## Instructions for the task
Setting aside any pictures, reproduce the data exactly.

## Recorded information
BEGIN

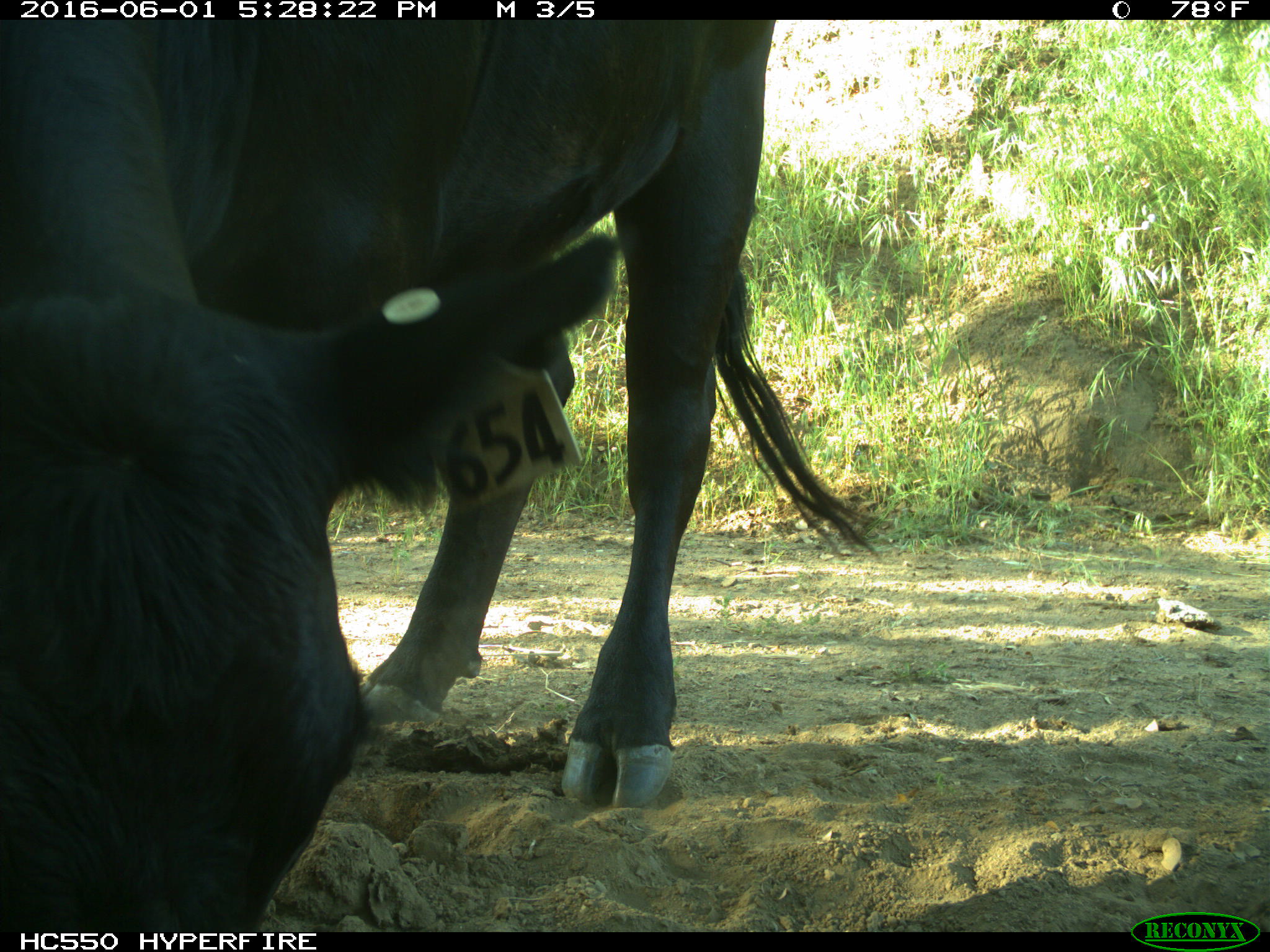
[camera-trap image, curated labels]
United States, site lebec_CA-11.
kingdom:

END

## Task solution
[camera-trap image, curated labels]
United States, site lebec_CA-11.
kingdom:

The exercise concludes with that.